Glauben Sie wirklich, dass es einen selbstorganisierenden Prozess einer breiten Bewegung geben wird, der – vor allem unter den Mechanismen des Kapitalismus – aus dem Dilemma herausführt?
Die Alternative hieße halt Barbarei und die Marginalisierung Europas, also das Ende von Wohlstand und Sicherheit. Mehr als es zu versuchen, können wir nicht. Wir müssen ausprobieren, was wir erreichen.
Sind Krisen bzw. Katastrophen nicht doch notwendige Ausgangspunkte oder wichtige Wendeauslöser, um ein breites neues Bewusstsein und schließlich ein verändertes Verhalten großer Menschengruppen zu erzeugen?

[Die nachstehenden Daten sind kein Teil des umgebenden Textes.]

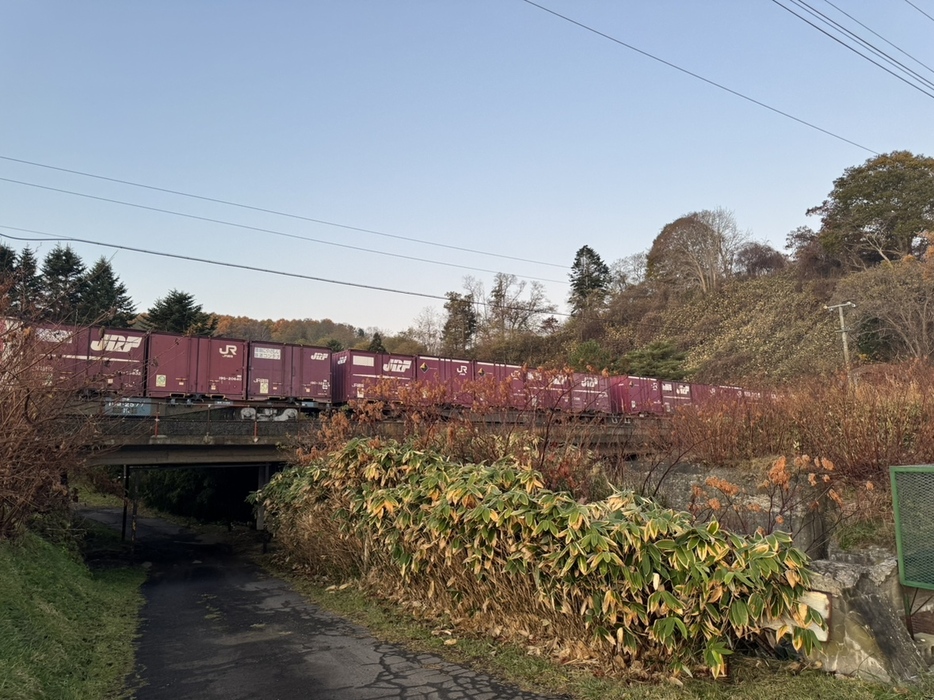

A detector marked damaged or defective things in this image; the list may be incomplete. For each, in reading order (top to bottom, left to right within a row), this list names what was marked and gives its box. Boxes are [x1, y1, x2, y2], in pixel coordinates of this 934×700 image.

cracked asphalt surface [82, 508, 564, 700]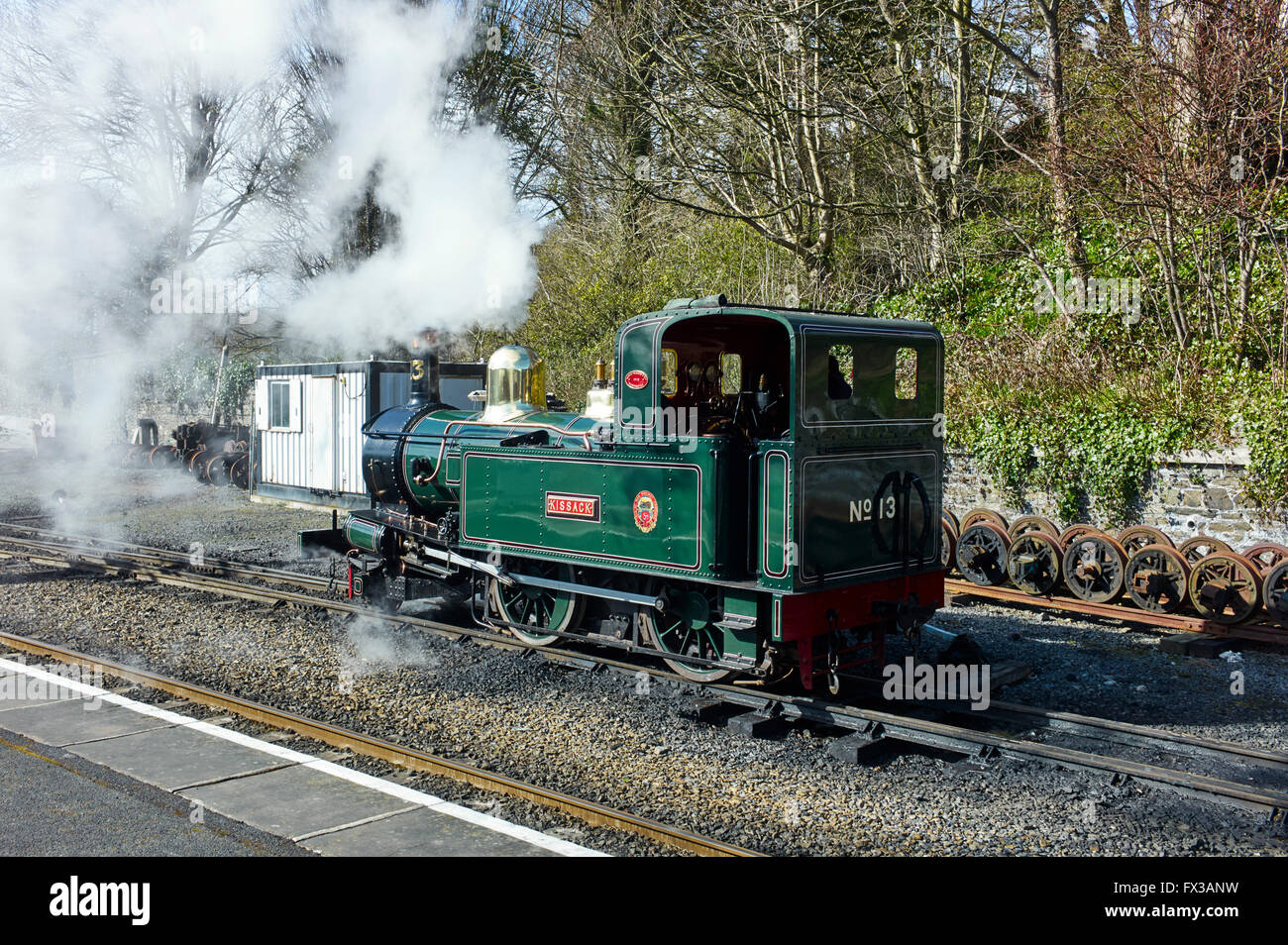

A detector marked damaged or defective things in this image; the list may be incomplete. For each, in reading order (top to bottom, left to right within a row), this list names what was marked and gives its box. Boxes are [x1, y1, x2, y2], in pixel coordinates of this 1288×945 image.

rusty railway wheel [952, 522, 1010, 589]
rusty railway wheel [963, 507, 1010, 535]
rusty railway wheel [999, 535, 1061, 594]
rusty railway wheel [1061, 533, 1123, 607]
rusty railway wheel [1118, 525, 1179, 556]
rusty railway wheel [1123, 543, 1190, 617]
rusty railway wheel [1179, 535, 1231, 566]
rusty railway wheel [1185, 556, 1267, 628]
rusty railway wheel [1236, 543, 1288, 574]
rusty railway wheel [1267, 561, 1288, 628]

Krise für sich macht nicht schlauer, sondern kaputt. Unsere Gesellschaft leitet vorrangig zu Illusionen und Rückzug in den Konsum an. Einsicht, Verantwortung und Selbstorganisation müssen also zur Krise hinzukommen. Das gelingt einigen Menschen schon. Noch sind sie eine Minderheit. Die Psychologie zeigt, dass konsistent auftretende, hartnäckige Minderheiten Normen, Werte, Denken und Verhalten von Mehrheiten verändern können. Die Geschichte unterzieht jetzt unsere Generationen einer moralischen Bewährungsprobe.